Wolcen is one of the rare hack'n'slashes, where the story does matter (of recent games, only Children of Morta treated the plot more serious). At first glance, everything looks rather corny. "Larger-than-life" heroes, an army of quasi-Warhammer steel soldiers who march to kick the demons out of the world. We're are among them. To make it more fun, all the skill names sound like death metal lyrics. It's a bit cringy at times.

However, it turns out that we get a cleverly conceived scenario. It's cohesive. The sharp, epic conventionality of stories about armored knights is perfectly combined with the joyful slaughtering of the abominations. Given this grandiose, armor-plate staffage, the story turns out quite amusing and entertaining. All because the writers were able to keep the big picture in mind all the time, and wrote pretty good dialogs and convincing characters. It's all a bit like a bombastic, 80s action movie. Naturally, we turn out to be the special one, and there's a good chance that we're the guy who can take down the arch-villain, whoever he is, but fortunately, it's not all that clichι, thanks to the protagonist's personality.

He or she is a cheeky, ironic jerk with a nice voice. Besides, they're not alone. The story has another important pillar. The family. Yes, the centerpiece of the story are our loved ones, the children of Hemlock.
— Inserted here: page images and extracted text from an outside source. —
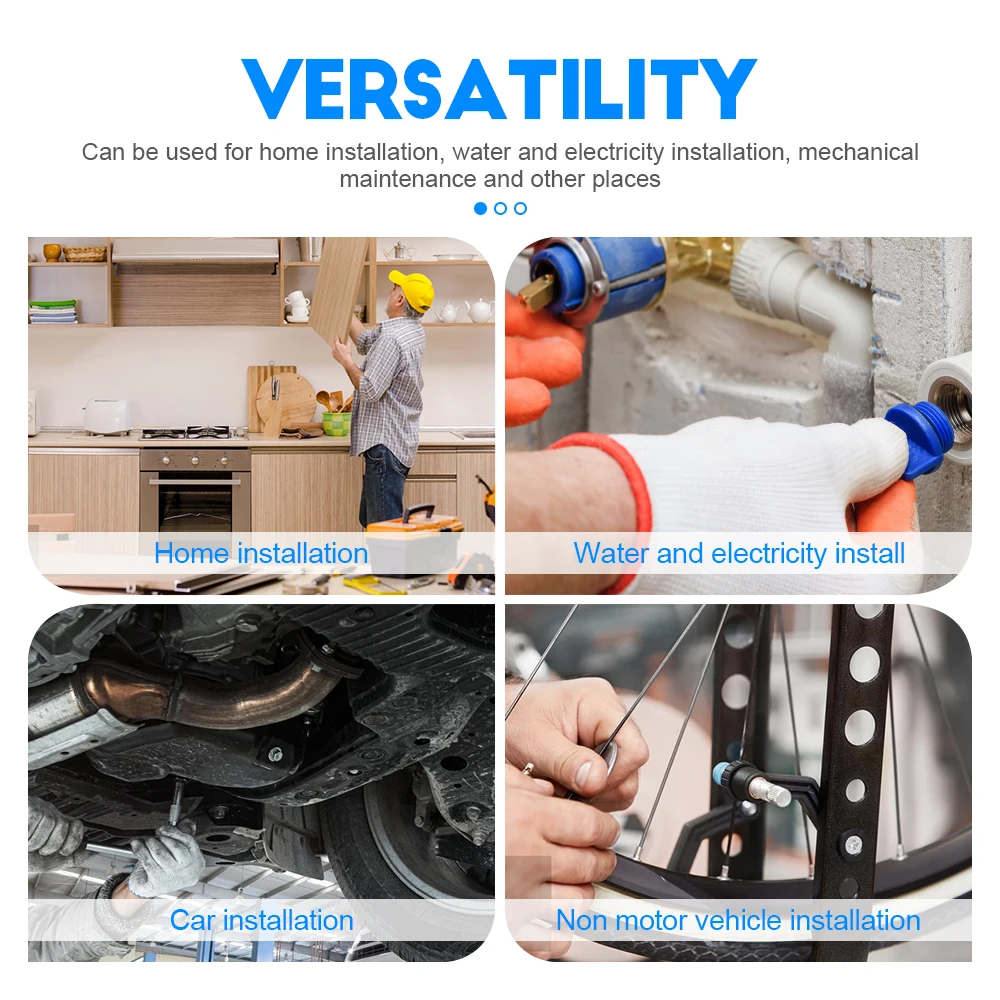 VERSATILITY

Can be used for home installation, water and electricity installation, mechanical maintenance and other places

Home installation

Water and electricity install

Car installation

Non motor vehicle installation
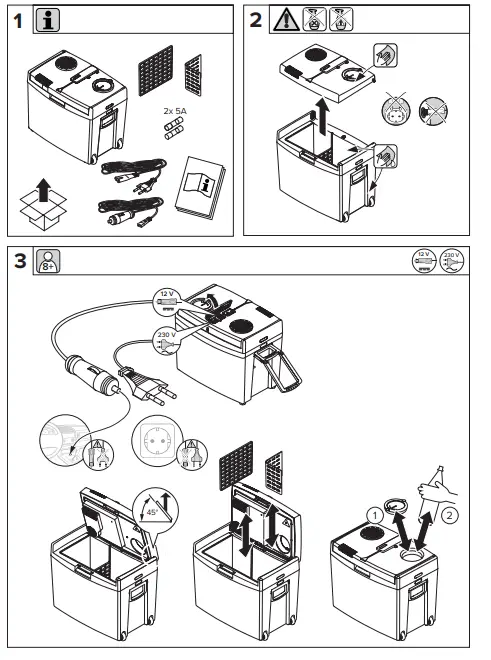 1

2x 5A

2

3

8+

12 V

230 V

12 V

230 V

45°

1

2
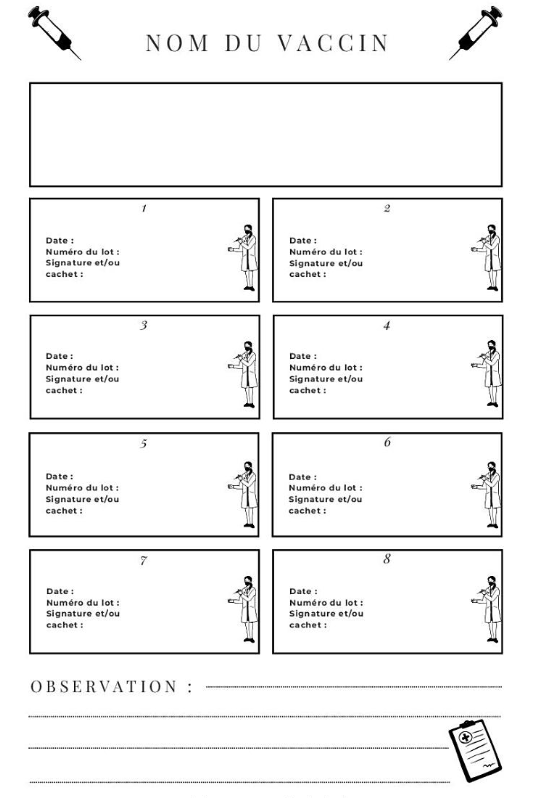 NOM DU VACCIN

1
Date :
Numéro du lot :
Signature et/ou cachet :

2
Date :
Numéro du lot :
Signature et/ou cachet :

3
Date :
Numéro du lot :
Signature et/ou cachet :

4
Date :
Numéro du lot :
Signature et/ou cachet :

5
Date :
Numéro du lot :
Signature et/ou cachet :

6
Date :
Numéro du lot :
Signature et/ou cachet :

7
Date :
Numéro du lot :
Signature et/ou cachet :

8
Date :
Numéro du lot :
Signature et/ou cachet :

OBSERVATION :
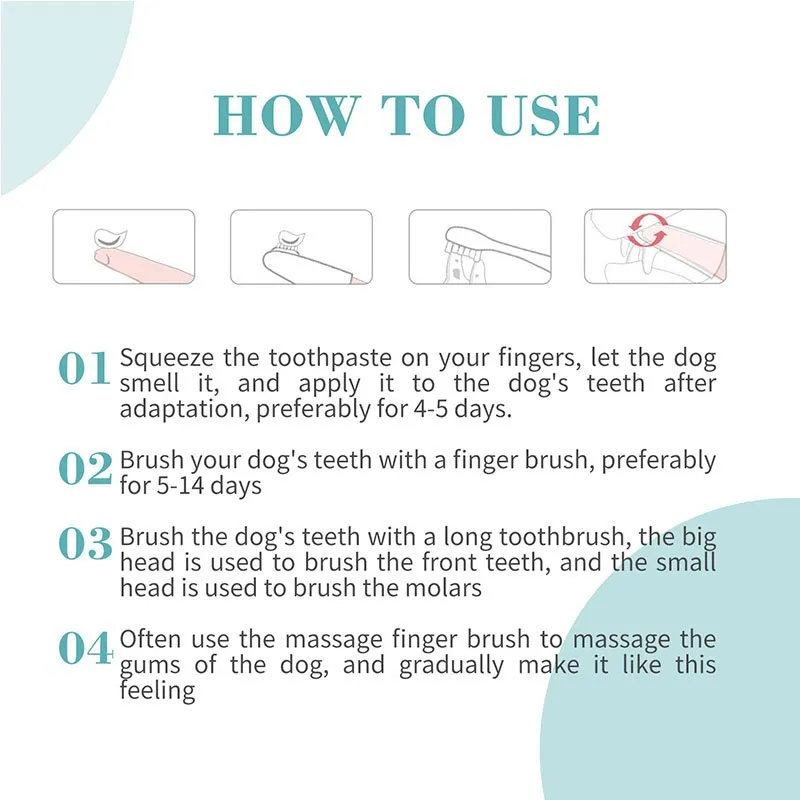 HOW TO USE

01 Squeeze the toothpaste on your fingers, let the dog smell it, and apply it to the dog's teeth after adaptation, preferably for 4-5 days.

02 Brush your dog's teeth with a finger brush, preferably for 5-14 days

03 Brush the dog's teeth with a long toothbrush, the big head is used to brush the front teeth, and the small head is used to brush the molars

04 Often use the massage finger brush to massage the gums of the dog, and gradually make it like this feeling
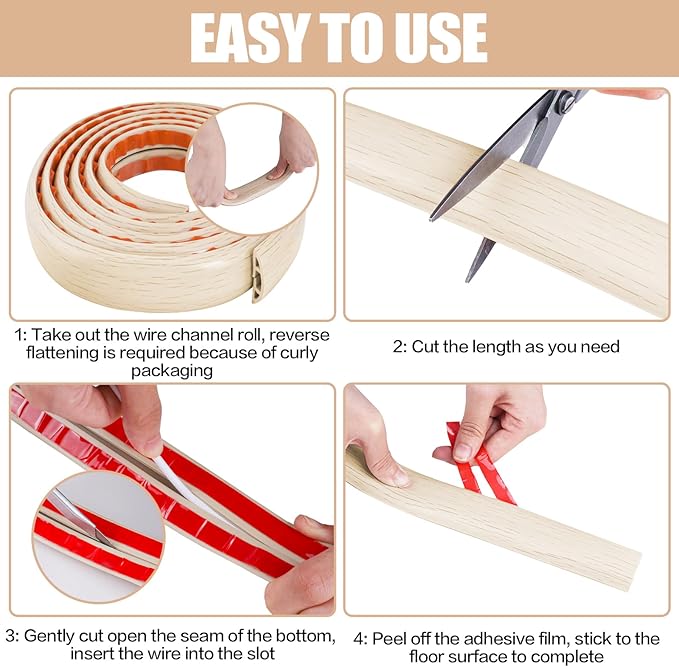 EASY TO USE

1: Take out the wire channel roll, reverse flattening is required because of curly packaging

2: Cut the length as you need

3: Gently cut open the seam of the bottom, insert the wire into the slot

4: Peel off the adhesive film, stick to the floor surface to complete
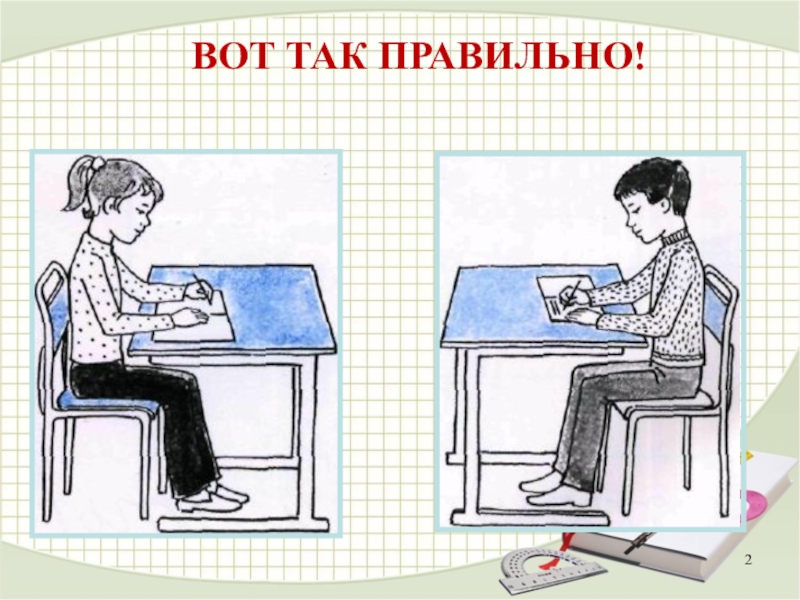 ВОТ ТАК ПРАВИЛЬНО!

2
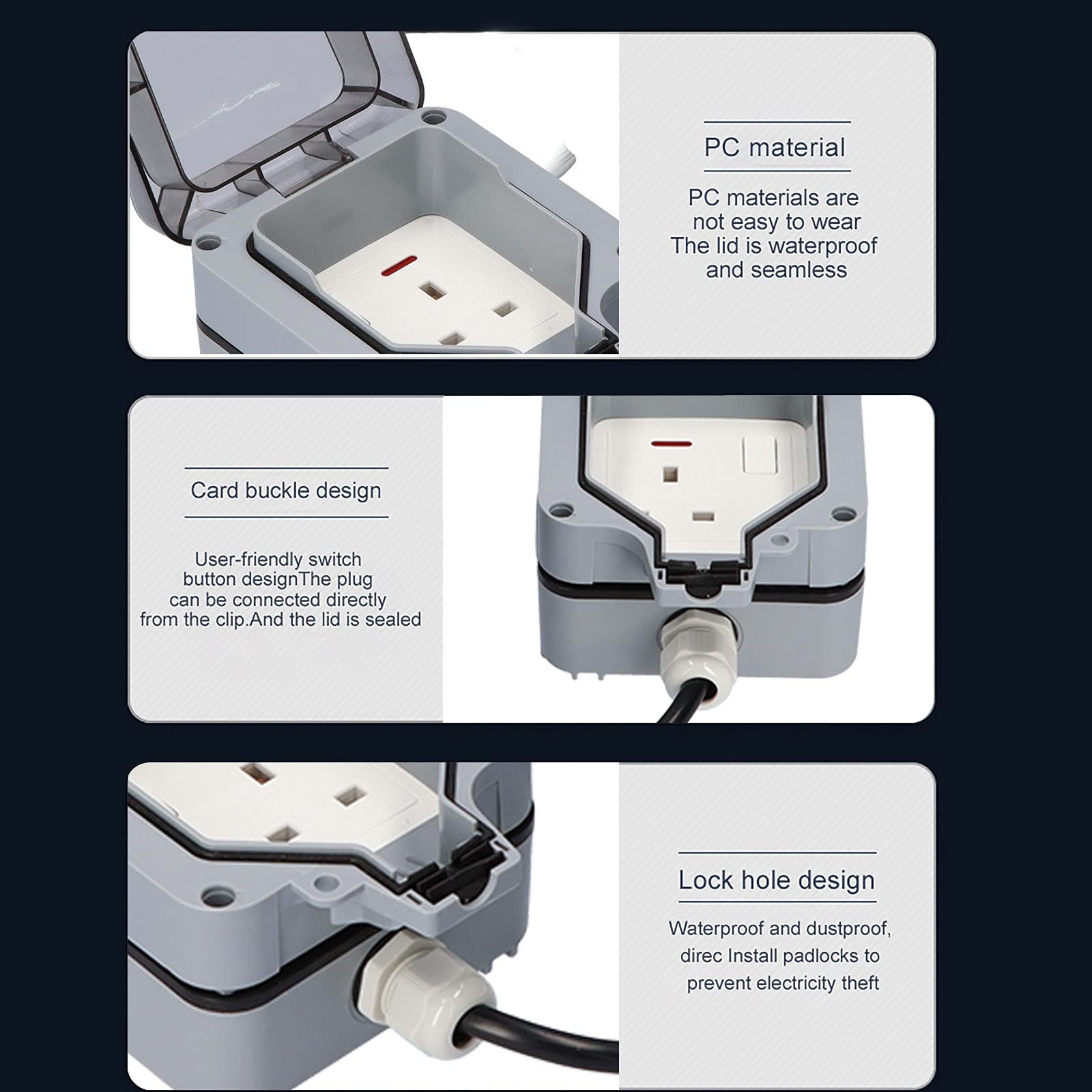 PC material

PC materials are not easy to wear The lid is waterproof and seamless

Card buckle design

User-friendly switch button designThe plug can be connected directly from the clip.And the lid is sealed

Lock hole design

Waterproof and dustproof, direc Install padlocks to prevent electricity theft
We begin as one of three orphans adopted and trained by the Grand Inquisitor. The relations between siblings and the stepfather is the main premise of the story. A heart that beats alive Hemlock commands respect and plays a vital role. We have a hard-headed, warring brother, Edric, and my absolute favorite, the wayward but disgustingly loyal Valerie. For many missions, we are accompanied by one of them and... this game would have lost a lot of its charm without the happy, pathological family.

Although we can't influence the skills and equipment of our comrades, we form some pretty strong bonds with them. The siblings are completely brash, but there's also trust, there's warmth hidden behind the steel. You can see they have character; they've been through a lot. The connection between the main characters is genuine and generates a lively dynamic. And Val, the little-big pearl, is perhaps the most amiable companion of the mainstream slasher games ever. This is the type of woman who pulls her sword from a monster's eye socket before you finish asking "what's the plan." It's impossible not to love her.

Thanks to such things, Wolcen's plot resembles a screening of Con Air, Face/Off or one of John Woo's movies. A lot of joy and a little heart. To make it more interesting, by the middle of the second act, the atmosphere thickens, becomes dark and disturbing. The creators diversify it with some uncomfortable body horror, and an enemy, who only strengthened my belief that the collective consciousness is not the most fortunate concept that humanity has invented. And all this is served in several interesting, initially ambiguous (because it's obvious things will end with a slaughter) interactions with our hero. Yes, Wolcen Studio is trying to run the ossified formulas that start rattling when we remember diabloids.

It's a pity that the last act was cut short by a brutal cliffhanger that leaves us almost in the middle of a key event, but with no answers (despite the endgame taking place six months after the events of the campaign).